## RECORDS SUPPLIED
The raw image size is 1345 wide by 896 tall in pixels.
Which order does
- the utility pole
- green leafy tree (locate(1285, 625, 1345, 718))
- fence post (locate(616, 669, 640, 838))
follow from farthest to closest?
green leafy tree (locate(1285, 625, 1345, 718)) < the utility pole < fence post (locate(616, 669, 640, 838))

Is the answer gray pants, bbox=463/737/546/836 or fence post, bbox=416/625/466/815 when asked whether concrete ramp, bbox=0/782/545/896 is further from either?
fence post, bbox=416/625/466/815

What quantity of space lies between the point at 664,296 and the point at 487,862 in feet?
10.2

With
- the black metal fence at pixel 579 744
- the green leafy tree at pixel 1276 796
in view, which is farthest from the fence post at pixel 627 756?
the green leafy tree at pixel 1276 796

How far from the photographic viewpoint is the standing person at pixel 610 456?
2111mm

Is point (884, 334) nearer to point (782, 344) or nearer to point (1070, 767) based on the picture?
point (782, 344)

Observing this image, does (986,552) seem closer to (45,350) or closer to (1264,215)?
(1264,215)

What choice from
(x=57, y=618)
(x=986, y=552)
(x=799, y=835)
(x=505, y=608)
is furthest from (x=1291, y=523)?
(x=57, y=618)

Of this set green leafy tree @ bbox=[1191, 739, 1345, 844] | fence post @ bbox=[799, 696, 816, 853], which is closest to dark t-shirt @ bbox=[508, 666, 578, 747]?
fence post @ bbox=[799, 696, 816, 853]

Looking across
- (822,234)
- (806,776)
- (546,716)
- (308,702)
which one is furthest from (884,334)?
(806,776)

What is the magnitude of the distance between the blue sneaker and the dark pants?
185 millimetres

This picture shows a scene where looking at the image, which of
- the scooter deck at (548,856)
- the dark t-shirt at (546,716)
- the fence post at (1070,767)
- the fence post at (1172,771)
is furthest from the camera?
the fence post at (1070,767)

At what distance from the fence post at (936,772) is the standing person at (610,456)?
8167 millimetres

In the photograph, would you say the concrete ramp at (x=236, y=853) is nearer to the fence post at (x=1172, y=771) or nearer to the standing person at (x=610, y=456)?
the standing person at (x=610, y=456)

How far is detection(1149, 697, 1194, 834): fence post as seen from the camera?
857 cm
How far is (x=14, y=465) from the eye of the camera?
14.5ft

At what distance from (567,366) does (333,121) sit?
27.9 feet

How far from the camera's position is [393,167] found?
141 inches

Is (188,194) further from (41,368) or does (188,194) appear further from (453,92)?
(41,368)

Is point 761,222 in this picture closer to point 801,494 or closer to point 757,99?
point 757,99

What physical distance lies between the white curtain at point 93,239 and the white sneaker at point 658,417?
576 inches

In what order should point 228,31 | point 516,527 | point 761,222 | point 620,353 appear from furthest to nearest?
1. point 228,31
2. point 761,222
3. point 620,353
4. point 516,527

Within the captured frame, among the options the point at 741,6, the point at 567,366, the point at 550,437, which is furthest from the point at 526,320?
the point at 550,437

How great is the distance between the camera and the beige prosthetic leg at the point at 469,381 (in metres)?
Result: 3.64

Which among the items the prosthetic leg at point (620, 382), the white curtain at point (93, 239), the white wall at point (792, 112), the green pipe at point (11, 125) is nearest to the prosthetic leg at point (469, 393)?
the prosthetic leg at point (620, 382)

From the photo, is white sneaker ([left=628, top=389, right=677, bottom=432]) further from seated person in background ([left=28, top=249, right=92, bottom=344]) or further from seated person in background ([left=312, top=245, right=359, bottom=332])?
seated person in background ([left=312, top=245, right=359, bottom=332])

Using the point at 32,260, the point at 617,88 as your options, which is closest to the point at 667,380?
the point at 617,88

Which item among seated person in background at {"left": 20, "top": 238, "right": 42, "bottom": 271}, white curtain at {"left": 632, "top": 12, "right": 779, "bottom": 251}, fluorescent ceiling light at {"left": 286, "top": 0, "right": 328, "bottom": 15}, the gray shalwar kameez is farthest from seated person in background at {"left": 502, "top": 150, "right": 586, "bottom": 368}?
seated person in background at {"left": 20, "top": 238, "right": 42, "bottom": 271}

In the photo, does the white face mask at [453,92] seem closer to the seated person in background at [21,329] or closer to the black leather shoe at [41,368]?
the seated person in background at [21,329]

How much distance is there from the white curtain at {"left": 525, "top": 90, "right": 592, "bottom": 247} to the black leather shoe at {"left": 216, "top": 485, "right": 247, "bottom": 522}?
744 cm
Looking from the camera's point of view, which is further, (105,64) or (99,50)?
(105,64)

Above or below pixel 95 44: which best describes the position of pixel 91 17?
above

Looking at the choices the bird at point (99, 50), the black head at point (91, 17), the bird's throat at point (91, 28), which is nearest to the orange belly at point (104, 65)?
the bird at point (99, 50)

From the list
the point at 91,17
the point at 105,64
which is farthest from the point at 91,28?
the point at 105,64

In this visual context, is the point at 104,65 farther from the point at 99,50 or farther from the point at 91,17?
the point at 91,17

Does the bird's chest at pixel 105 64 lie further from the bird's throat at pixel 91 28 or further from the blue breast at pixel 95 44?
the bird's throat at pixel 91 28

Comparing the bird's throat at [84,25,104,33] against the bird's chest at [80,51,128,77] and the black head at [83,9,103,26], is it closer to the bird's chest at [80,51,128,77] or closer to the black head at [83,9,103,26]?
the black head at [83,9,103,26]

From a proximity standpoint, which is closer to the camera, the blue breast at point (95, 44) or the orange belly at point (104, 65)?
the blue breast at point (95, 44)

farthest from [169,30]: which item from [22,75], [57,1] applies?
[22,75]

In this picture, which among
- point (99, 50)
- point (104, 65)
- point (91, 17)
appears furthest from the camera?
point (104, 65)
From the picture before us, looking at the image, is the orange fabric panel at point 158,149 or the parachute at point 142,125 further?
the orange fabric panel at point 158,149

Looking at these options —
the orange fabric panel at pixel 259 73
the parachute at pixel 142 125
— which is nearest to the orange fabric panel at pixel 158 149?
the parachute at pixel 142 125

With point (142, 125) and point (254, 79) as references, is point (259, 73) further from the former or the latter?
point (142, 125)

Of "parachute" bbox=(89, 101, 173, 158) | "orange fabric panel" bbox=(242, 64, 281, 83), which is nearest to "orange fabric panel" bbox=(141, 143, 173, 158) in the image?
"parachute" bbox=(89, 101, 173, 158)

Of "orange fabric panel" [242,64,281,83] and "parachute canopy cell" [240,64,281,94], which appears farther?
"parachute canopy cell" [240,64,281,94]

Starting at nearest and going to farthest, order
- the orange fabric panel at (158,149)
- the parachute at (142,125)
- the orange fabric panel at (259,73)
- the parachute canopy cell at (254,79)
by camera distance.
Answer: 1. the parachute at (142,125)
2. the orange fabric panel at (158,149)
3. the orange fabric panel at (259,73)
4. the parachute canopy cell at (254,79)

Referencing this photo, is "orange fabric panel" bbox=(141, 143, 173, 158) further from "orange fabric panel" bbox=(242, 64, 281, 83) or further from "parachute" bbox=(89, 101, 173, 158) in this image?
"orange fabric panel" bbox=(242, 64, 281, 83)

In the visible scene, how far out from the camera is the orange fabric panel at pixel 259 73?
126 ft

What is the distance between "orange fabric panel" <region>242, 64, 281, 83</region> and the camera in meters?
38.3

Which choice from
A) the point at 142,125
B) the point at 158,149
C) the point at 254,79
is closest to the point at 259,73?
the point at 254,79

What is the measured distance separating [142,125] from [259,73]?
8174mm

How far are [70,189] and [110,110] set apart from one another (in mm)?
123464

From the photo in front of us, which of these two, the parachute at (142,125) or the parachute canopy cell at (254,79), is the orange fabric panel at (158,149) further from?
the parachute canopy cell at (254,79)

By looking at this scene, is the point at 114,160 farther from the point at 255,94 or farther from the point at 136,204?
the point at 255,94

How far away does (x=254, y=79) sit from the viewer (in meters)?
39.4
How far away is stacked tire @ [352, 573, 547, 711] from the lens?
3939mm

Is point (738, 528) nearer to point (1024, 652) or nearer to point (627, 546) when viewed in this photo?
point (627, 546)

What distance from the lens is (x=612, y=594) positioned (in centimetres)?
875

## PROBLEM DESCRIPTION
Render the data from its first line through the line containing "8167 millimetres", inclusive, as a JSON list of strings, one string per line, with blank lines omitted.

## SOLUTION FOR THIS TASK
[
  "The raw image size is 1345 wide by 896 tall in pixels.",
  "Which order does",
  "- the utility pole",
  "- green leafy tree (locate(1285, 625, 1345, 718))",
  "- fence post (locate(616, 669, 640, 838))",
  "follow from farthest to closest?",
  "green leafy tree (locate(1285, 625, 1345, 718)) < the utility pole < fence post (locate(616, 669, 640, 838))",
  "Is the answer gray pants, bbox=463/737/546/836 or fence post, bbox=416/625/466/815 when asked whether concrete ramp, bbox=0/782/545/896 is further from either?",
  "fence post, bbox=416/625/466/815",
  "What quantity of space lies between the point at 664,296 and the point at 487,862 in feet?",
  "10.2",
  "With",
  "- the black metal fence at pixel 579 744",
  "- the green leafy tree at pixel 1276 796",
  "in view, which is farthest from the fence post at pixel 627 756?",
  "the green leafy tree at pixel 1276 796",
  "How far from the photographic viewpoint is the standing person at pixel 610 456?",
  "2111mm",
  "Is point (884, 334) nearer to point (782, 344) or nearer to point (1070, 767) based on the picture?",
  "point (782, 344)",
  "Observing this image, does (986,552) seem closer to (45,350) or closer to (1264,215)?",
  "(1264,215)",
  "What choice from",
  "(x=57, y=618)",
  "(x=986, y=552)",
  "(x=799, y=835)",
  "(x=505, y=608)",
  "is furthest from (x=1291, y=523)?",
  "(x=57, y=618)",
  "Of this set green leafy tree @ bbox=[1191, 739, 1345, 844] | fence post @ bbox=[799, 696, 816, 853], which is closest to dark t-shirt @ bbox=[508, 666, 578, 747]?",
  "fence post @ bbox=[799, 696, 816, 853]",
  "Looking across",
  "- (822,234)",
  "- (806,776)",
  "- (546,716)",
  "- (308,702)",
  "which one is furthest from (884,334)?",
  "(806,776)",
  "What is the magnitude of the distance between the blue sneaker and the dark pants?",
  "185 millimetres",
  "This picture shows a scene where looking at the image, which of",
  "- the scooter deck at (548,856)",
  "- the dark t-shirt at (546,716)",
  "- the fence post at (1070,767)",
  "- the fence post at (1172,771)",
  "is furthest from the camera?",
  "the fence post at (1070,767)",
  "At what distance from the fence post at (936,772) is the standing person at (610,456)?",
  "8167 millimetres"
]